Still Cobol after all these years

It may not have a Paul Simon soundtrack, but I found something poignant about a column Friday marking the 50th anniversary of Rear Admiral Grace Hopper’s second greatest† contribution to mankind, the COmmon Business Oriented Language.

Yes, the column was a self-serving plug by the last remaining COBOL vendor. But it was also a reminder of the economic role of trailing edge technology, and the distortions of judging what’s important by what gets headlines.

As Stephen Kelley, the CEO of MicroFocus summarized in the FT:

Today, Cobol is everywhere, yet is largely unheard of among the millions of people who interact with it on a daily basis. Research shows that people, on average, still use Cobol 10 times every day in the UK: using an ATM, stopping at traffic lights or purchasing a product online.

There are more than 220bn lines of Cobol in existence, equating to around 80 per cent of the world’s actively used code.

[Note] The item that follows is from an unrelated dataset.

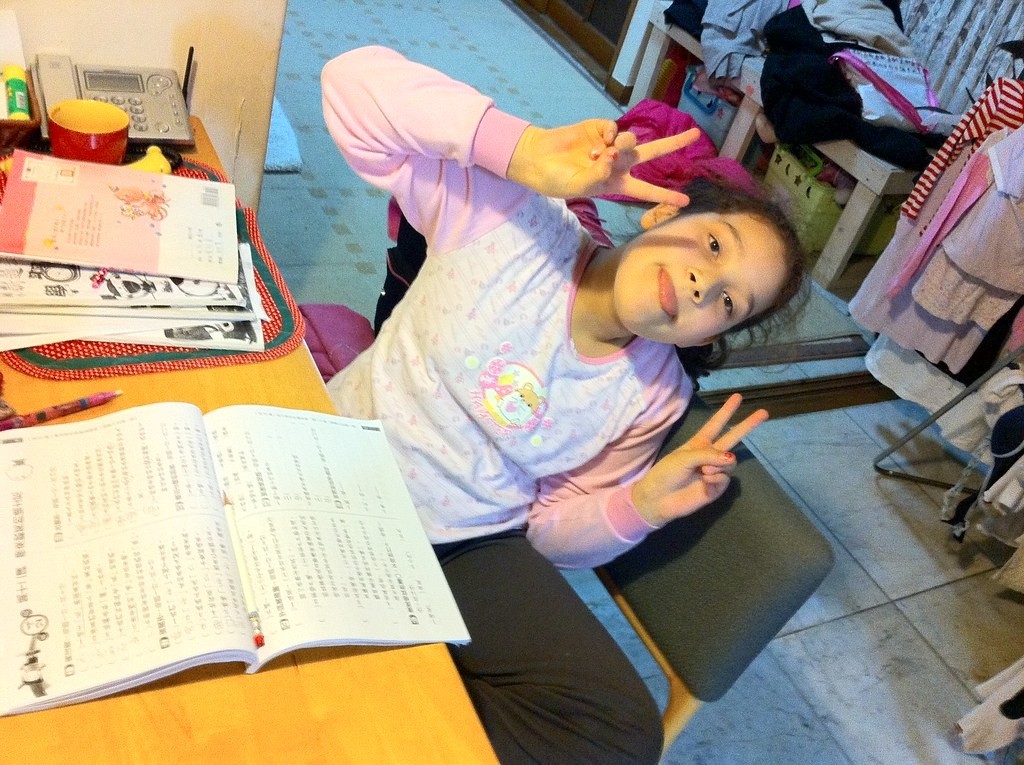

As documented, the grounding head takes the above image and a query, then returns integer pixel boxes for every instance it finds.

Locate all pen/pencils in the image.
[0,389,123,432]
[222,491,265,647]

There are 200 times as many Cobol transactions each day than Google searches – a figure which puts the influence of Web 2.0 into stark perspective.

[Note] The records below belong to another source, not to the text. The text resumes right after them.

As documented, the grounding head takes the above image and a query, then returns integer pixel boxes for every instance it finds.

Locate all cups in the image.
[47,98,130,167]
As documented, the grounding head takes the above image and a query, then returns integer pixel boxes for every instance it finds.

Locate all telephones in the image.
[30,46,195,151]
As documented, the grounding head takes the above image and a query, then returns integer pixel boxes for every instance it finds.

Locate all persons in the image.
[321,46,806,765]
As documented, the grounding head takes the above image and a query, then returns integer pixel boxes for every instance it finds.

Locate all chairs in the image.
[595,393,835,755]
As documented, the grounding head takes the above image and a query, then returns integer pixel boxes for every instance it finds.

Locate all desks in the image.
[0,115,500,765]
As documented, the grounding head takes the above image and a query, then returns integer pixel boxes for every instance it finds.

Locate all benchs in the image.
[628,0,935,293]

Its versatility has also played a part in its abundance and longevity. Applications first developed to run on IBM System 700 mainframes are now being readied for an Amazon or Microsoft cloud computing platform.
Rather than versatility, I might say something about legacy code and switching costs, but perhaps that’s the cynic in me.

Not surprisingly, Kelley has a self-interested plug for industry/academia cooperation:
With many computer science students opting to learn web 2.0 skills, and many of those who are proficient in Cobol reaching retirement age, its success and longevity are almost proving a hindrance to its long-term survival.

Ensuring Cobol remains a key part of the IT skills set must be a priority for business, government and academia alike, as the effects of a serious shortage could be disastrous. The cost of re-writing Cobol programs is estimated at around $25 per line (with more 200bn lines in existence).
I’m not sure I’d recommend Cobol classes to a bright high school student, but I’d bet it has more job security for marginal programmers than editing HTML or writing Perl scripts. Nothing poignant or sentimental there.

† Most computer scientists would agree that inventing the compiler is of more lasting significance than creating any particular higher-level language.